Accurately resolving small fluorescence power variations in presence of noise and high-background tissue autofluorescence from deep brain structures with a fiber photometry system requires highly linear and sensitive photo detectors. This paper presents a high-dynamic range (DR) CMOS biosensor fusing a low-noise photosensing front-end with a high-precision extended counting analog-to-digital converter (ADC) with noise cancellation to detect florescence neural signal fluctuations of very low incident power. The 7 MSBs are resolved by a first order continuous-time resettable $\Sigma \Delta $ ADC, whereas the residue voltage is quantized by a 10-bit single slope ADC for enabling wide-dynamic range and high-precision fluorescence sensing.
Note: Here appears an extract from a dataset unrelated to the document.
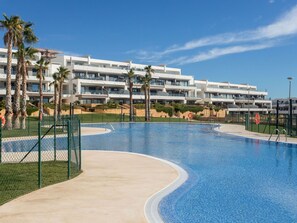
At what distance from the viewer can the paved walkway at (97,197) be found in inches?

The reset noise is canceled out by an embedded noise cancellation scheme which is subtracting the reset noise from the signal using a correlated double sampling scheme. Unlike other solutions, the biosensor has a short conversion time of $306.5~\mu \text{s}$ compared to a typical fluoresence sampling period of 10 ms, providing a very low duty cyle of 3%, which is a key to achieve low excitation source power consumption in this application to extend system autonomy, and to avoid photobleaching and phototoxicity in the tissue. The proposed optoelectronic biosensor is implemented in a 0.18- $\mu \text{m}$ CMOS technology, consuming $93~\mu \text{W}$ from a 3.3-V supply voltage while achieving a DR of 104 dB, a minimum detectable current of $1.3~\text {pA}_{\mathrm{ rms}}$ , and a chip area of 0.475 mm2. We present the measured performance of the biosensor using an optical experimental setup including a LED driver, a fiber optic, and a test board.